■ **ÉNONCÉ DU PROBLÈME A**: Résumez en deux phrases le passage consacré au débat entre jusnaturalistes et positivistes.

■ **PASSAGE EXTRAIT**:
En gros, quand bien même il y aurait un droit naturel, il faudrait qu’il se traduise en droit positif, donc on retombe chez les positivistes.
Oui. Bien sûr, les jusnaturalistes reprochent aux positivistes leur fétichisme de la règle de droit positive, l’idée que pour ces dernièr·es le droit est gravé dans le monde, comme les lois de la physique. En réalité on trouve toutes sortes de jusnaturalistes, qui prendront selon leurs affinités comme référence la nature humaine, Dieu, la Nature…. Les positions sont très diverses, mais le tronc commun est le suivant : le droit doit être conforme à un droit naturel. Que ce droit naturel soit issu de Dieu, de la Nature ou d’une certaine idée de la nature humaine, il dépend des choix philosophiques, religieux, spirituels de l’auteur·e. Et il est évident que des conceptions antagonistes de ce qui est « juste » amène à des conclusions juridiques différentes.
Pour te donner un exemple, les jusnaturalistes ont notamment reproché aux thèses positivistes d’approuver l’existence du droit nazi. Cela est caricatural et ne nourrit pas le débat.

[Entrées de données extraites]
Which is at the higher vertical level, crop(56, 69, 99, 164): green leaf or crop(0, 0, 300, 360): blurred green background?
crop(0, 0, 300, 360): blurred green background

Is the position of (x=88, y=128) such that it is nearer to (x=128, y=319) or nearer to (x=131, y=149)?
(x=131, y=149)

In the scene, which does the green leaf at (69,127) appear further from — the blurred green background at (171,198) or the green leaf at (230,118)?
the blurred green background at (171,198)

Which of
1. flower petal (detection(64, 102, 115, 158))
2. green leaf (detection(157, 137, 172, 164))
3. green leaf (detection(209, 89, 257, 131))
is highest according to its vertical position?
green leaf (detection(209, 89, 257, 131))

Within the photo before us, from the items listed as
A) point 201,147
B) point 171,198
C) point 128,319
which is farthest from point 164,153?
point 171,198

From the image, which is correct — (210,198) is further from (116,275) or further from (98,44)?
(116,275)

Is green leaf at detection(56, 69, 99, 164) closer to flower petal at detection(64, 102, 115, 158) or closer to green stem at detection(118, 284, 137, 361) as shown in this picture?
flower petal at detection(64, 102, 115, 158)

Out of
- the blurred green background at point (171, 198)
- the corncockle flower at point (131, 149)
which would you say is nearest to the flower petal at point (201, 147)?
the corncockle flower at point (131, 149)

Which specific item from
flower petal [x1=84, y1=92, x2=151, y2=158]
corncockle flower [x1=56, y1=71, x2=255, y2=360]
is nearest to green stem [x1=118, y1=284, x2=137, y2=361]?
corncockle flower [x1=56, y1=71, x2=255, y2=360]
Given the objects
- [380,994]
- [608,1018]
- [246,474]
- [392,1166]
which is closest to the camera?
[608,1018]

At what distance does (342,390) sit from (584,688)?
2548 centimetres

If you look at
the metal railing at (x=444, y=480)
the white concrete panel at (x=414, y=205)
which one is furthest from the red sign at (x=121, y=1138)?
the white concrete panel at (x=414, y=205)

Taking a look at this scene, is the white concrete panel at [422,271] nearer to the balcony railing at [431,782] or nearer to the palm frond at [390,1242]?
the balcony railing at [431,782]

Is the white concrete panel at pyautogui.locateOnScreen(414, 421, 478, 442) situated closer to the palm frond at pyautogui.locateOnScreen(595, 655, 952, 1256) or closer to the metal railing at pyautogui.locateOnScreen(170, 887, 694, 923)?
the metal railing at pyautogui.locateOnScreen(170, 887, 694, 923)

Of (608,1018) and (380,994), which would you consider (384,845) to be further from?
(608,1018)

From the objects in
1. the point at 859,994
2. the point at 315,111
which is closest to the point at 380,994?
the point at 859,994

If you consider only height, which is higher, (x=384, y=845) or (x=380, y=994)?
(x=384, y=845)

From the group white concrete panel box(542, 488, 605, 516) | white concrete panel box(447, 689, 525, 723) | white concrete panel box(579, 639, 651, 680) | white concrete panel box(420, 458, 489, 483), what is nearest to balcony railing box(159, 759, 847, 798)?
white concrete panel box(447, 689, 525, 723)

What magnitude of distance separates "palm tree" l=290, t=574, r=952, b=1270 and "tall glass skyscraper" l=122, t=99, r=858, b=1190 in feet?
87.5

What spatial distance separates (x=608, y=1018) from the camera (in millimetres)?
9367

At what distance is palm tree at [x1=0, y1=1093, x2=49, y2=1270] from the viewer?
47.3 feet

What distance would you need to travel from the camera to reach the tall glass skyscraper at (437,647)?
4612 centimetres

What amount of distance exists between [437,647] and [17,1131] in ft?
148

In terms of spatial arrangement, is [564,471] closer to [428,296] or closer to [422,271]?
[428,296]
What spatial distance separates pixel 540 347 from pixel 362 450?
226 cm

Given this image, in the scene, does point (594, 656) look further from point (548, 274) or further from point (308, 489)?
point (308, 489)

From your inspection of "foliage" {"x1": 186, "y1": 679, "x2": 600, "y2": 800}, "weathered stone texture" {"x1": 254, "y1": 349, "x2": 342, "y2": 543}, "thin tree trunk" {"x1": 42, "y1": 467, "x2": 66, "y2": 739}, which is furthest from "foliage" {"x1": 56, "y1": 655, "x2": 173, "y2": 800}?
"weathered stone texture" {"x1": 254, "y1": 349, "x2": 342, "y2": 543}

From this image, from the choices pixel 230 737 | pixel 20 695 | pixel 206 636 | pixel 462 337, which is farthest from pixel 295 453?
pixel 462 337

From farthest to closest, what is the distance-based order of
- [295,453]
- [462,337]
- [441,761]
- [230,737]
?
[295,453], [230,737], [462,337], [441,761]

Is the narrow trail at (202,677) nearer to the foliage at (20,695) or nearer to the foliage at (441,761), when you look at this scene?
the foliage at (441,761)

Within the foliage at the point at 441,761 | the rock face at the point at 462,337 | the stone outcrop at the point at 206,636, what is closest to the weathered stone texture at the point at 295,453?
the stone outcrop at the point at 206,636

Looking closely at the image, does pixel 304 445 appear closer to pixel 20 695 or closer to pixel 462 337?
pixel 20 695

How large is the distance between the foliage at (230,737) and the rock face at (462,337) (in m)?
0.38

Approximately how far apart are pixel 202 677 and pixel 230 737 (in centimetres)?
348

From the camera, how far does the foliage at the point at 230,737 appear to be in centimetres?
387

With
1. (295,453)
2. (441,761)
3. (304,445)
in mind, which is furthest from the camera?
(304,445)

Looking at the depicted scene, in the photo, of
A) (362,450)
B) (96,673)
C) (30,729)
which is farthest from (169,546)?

■ **ÉNONCÉ DU PROBLÈME B**: Recopiez à l'identique tout ce qui figure dans les entrées, de la ligne contenant « What spatial distance separates pixel » jusqu'à la fin de celles-ci, ces deux bornes comprises.

■ **RÉSULTAT ATTENDU A**: Les jusnaturalistes, dont les positions sont très diverses, partagent l'idée que le droit doit être conforme à un droit naturel, issu selon les auteur·es de Dieu, de la Nature ou d'une certaine idée de la nature humaine. Ils reprochent aux positivistes leur fétichisme de la règle de droit positive et les ont notamment accusés d'approuver l'existence du droit nazi, un reproche que le passage qualifie de caricatural.

■ **RÉSULTAT ATTENDU B**:
What spatial distance separates pixel 540 347 from pixel 362 450?
226 cm

Given this image, in the scene, does point (594, 656) look further from point (548, 274) or further from point (308, 489)?
point (308, 489)

From your inspection of "foliage" {"x1": 186, "y1": 679, "x2": 600, "y2": 800}, "weathered stone texture" {"x1": 254, "y1": 349, "x2": 342, "y2": 543}, "thin tree trunk" {"x1": 42, "y1": 467, "x2": 66, "y2": 739}, which is furthest from "foliage" {"x1": 56, "y1": 655, "x2": 173, "y2": 800}?
"weathered stone texture" {"x1": 254, "y1": 349, "x2": 342, "y2": 543}

From this image, from the choices pixel 230 737 | pixel 20 695 | pixel 206 636 | pixel 462 337, which is farthest from pixel 295 453?
pixel 462 337

From farthest to closest, what is the distance-based order of
- [295,453]
- [462,337]
- [441,761]
- [230,737]
?
[295,453], [230,737], [462,337], [441,761]

Is the narrow trail at (202,677) nearer to the foliage at (20,695) or nearer to the foliage at (441,761), when you look at this scene?
the foliage at (441,761)

Within the foliage at the point at 441,761 | the rock face at the point at 462,337 | the stone outcrop at the point at 206,636, what is closest to the weathered stone texture at the point at 295,453?
the stone outcrop at the point at 206,636

Looking closely at the image, does pixel 304 445 appear closer to pixel 20 695 or closer to pixel 462 337?
pixel 20 695

How large is the distance between the foliage at (230,737) and the rock face at (462,337) (in m)?
0.38

Approximately how far apart are pixel 202 677 and pixel 230 737 (in centimetres)?
348

From the camera, how far does the foliage at the point at 230,737 appear to be in centimetres?
387

With
1. (295,453)
2. (441,761)
3. (304,445)
in mind, which is furthest from the camera?
(304,445)

Looking at the depicted scene, in the photo, of
A) (362,450)
B) (96,673)
C) (30,729)
which is farthest from (169,546)?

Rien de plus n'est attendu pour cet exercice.